本文:

/---

話を振っては無視されて、話を振られてもタジタジ。何の経験もない20歳が、無駄に「エリート」と紹介され、期待値ばかりを上げられて、空振りの連続。
「エリートのワリに面白くないね」
「司会が下手くそ」
散々、言われたな。
ちょっと待ってくれよ、昨日まで高校生だぜ。
だけど世間は容赦ない。
毎日毎日、負け続けた。
分析
- 努力の成果を一言で簡潔に
- 成果を具体的に一言で
- 成果に対する行動を抽象的に
- 具体的な行動を書き連ねる
- 数字を使って具体的な行動を表す
- 行動の理由
- 成果に対する感情
- 追い込まれていることを表現
- 追い込まれている中での行動
- 状況を一言で簡潔に
- 状況を例示を使って表現
- 状況を一言で簡潔に
- 並列でもう一つの例を出す
- 状況を具体的に
- 状況を具体的に
- その状況が起こっている原因とともに、さらに具体的な状況説明
- 「状況を如実に表すセリフ」
- 「状況を如実に表すセリフ」
- セリフに対する事実
- セリフに対する言い訳
- 言い訳に対して冷たい周りの状況
- 現状を一言で簡潔に
同情した甲斐があったというかなんというか、努力はそれなりに実った。
だけど安心したのもつかの間。
読者の思った通りには展開しない。
努力した結果、報われると思った矢先に、より壮絶な展開へと物語はシフトしていく。
最初の壁は、本当に大したことがなかったことが、文量からも垣間見れる。
最初の2文以外、すべてがネガティブな文章だし。
じわじわと主人公にとって不利な状況が生まれ、最後にそれらを象徴する「具体的なセリフ」を連続で並べることで、さらに悲惨さが伝わってくる。
さも「これからさらに悪いことが起こるんだぜ」とでも言ってるかのような、不穏な空気を漂わせている。
一瞬だけ明るい話題(最初の2文)が出たこともあって、よりダークな雰囲気を感じる。
「え?これ以上悪いこと起こらないよね?ね?」と思いつつも、「どうせ起こるんだろうなぁ…」という期待にも似た不安から、読者はさらに続きを読まざるを得ない。
この章から、「今の状況をひとことで、簡潔に述べる文章」が頻繁に出てくる。
文章が長くなっても、ひとことで状況をまとめているので、物語の中で迷子にならない。
4.敗北
その頃、梶原君は頭に10円ハゲをたくさん作っていた。
精神的に追い込まれ、トイレから出てこない日もあったし、突然発狂することもあった。

\---

次の課題:
**A.** 本文で「この章から」頻繁に出てくるとされている文章はどのようなものか。
**B.** 物語の文章を分析した本文の続きを、最後の文の後から書いてください。
記録は本文とは別の資料である。

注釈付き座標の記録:
/---

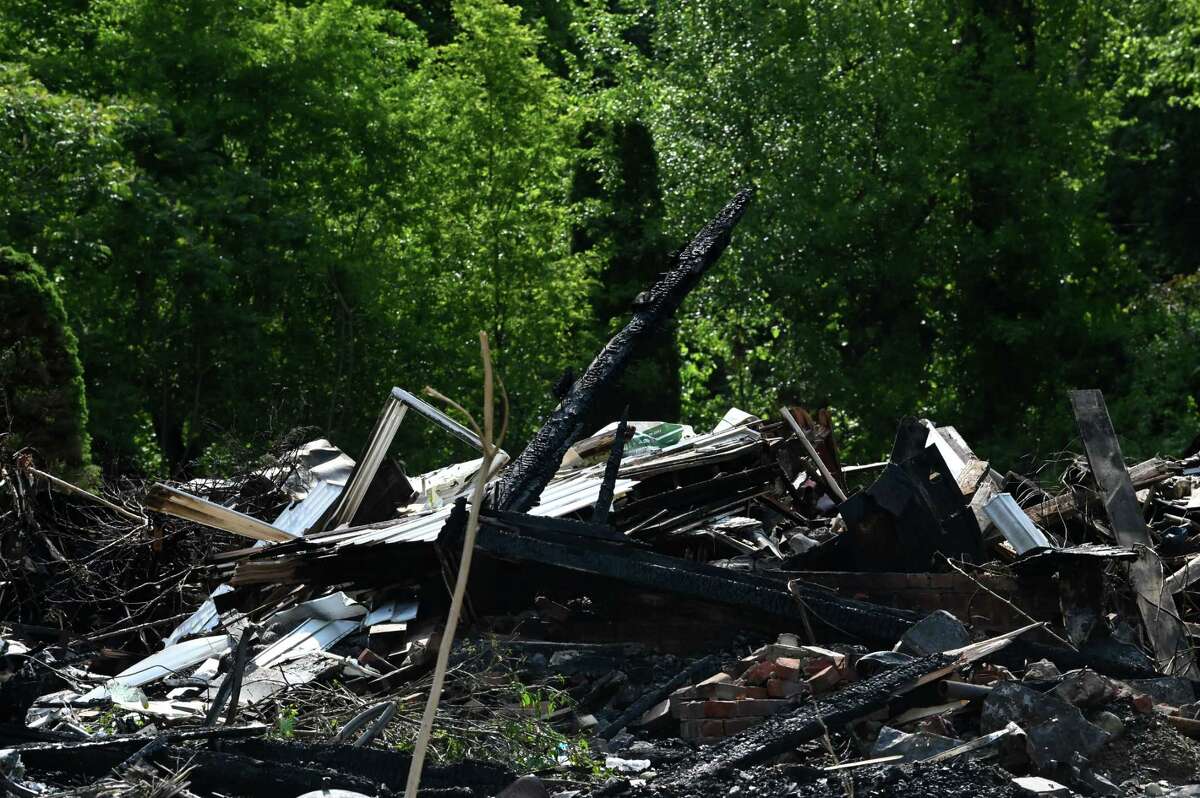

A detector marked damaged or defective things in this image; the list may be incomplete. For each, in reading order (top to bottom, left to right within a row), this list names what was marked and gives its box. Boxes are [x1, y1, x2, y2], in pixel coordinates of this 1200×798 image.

burned debris pile [2, 189, 1200, 792]
charred timber [489, 188, 748, 511]
charred wood beam [494, 188, 748, 511]
broken concrete chunk [897, 609, 969, 652]
broken concrete chunk [979, 681, 1108, 768]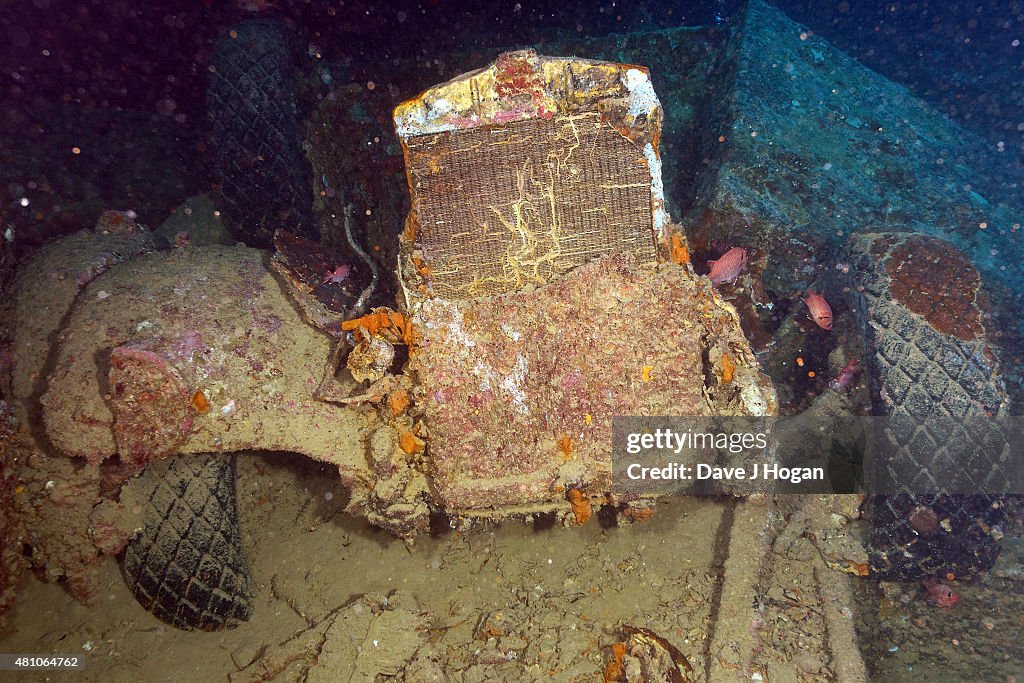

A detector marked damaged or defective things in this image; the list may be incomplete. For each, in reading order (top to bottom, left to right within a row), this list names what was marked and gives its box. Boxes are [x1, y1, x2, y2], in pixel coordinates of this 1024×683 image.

rusted radiator grille [405, 112, 655, 299]
orange rust patch [880, 235, 983, 342]
orange rust patch [189, 393, 208, 413]
orange rust patch [569, 485, 593, 524]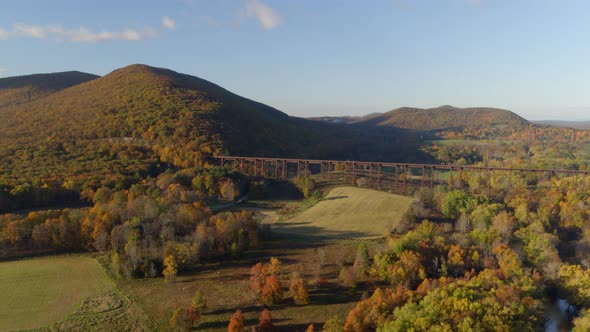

\---

課題の解答:
**A.** 今の状況をひとことで、簡潔に述べる文章。

**B.**
次第には、まともに会話が出来なくなっちゃっていて、ついに全ての仕事を投げ捨てて、失踪した。行方不明になってから3日目。
関西のカラオケボックスで見つかった梶原君は、ひどく怯えていて、もう、完全に壊れていた。
とても仕事なんてできる状態じゃない。
会話ができないどころか、声が届いてないんだ。
一緒にバカをして、一緒に未来を見た相棒が、ブッ壊れちゃったんだよ。
なんで、こんなことになっちゃったのかな。
生きていてくれたことが唯一の救い。
その日にキングコングの無期限活動休止が決定。
1日で全ての仕事を失った。ボクが一人で活動をして、もしそれが軌道に乗ってしまったら、いよいよ梶原君は帰ってこれなくなってしまう。
マネージャーと話し合って、一人での活動はやらないことにした。「自宅待機」というヤツだ。
この「自宅待機」は、いつまで続くんだろう?
梶原君は戻ってくるのかな?
先がまるで見えない。
だけど、もし梶原君が戻ってくるようなことがあったら、今度はもう負けたくないな。自宅にこもって、ネタを書き続けた。
メモ帳を片手に、朝から晩までテレビにかじりついて、先輩方の芸を盗み続けた。
なるほど、テレビって、こうやって戦うんだ。
分析
- 状況がもたらしたちょっとした不幸
- 不幸<不幸<不幸
- <不幸<不幸<大事件
- 具体的な日時
- 大事件の具体的な様子
- ひとことで簡潔に
- さらに具体的な様子
- 自分の過去と照らし合わせて、ひとことで簡潔に
- なぜこんなことに
- 不幸中の幸い
- 大事件が沈静化して何が起こったか
- ひとことで簡潔に
- 大事件沈静化に対して、客観的に思うこと
- 思ったことに対しての行動
- 行動をひとことで簡潔に
- 行動に対する不安
- 大事件に対する不安
- 将来に対する不安
- 行動が実ったら、どうするか
- 未来に向けての行動
- 具体的に
- 行動をした結果得られた、ふとした気づき
主人公がどん底に落とされる章。
最初から不幸な出来事が、少しずつ不幸度合いが高くなって、淡々と並べられている。
そして最後にどーんと、「失踪した。」という強烈すぎる大事件をシレッと置く。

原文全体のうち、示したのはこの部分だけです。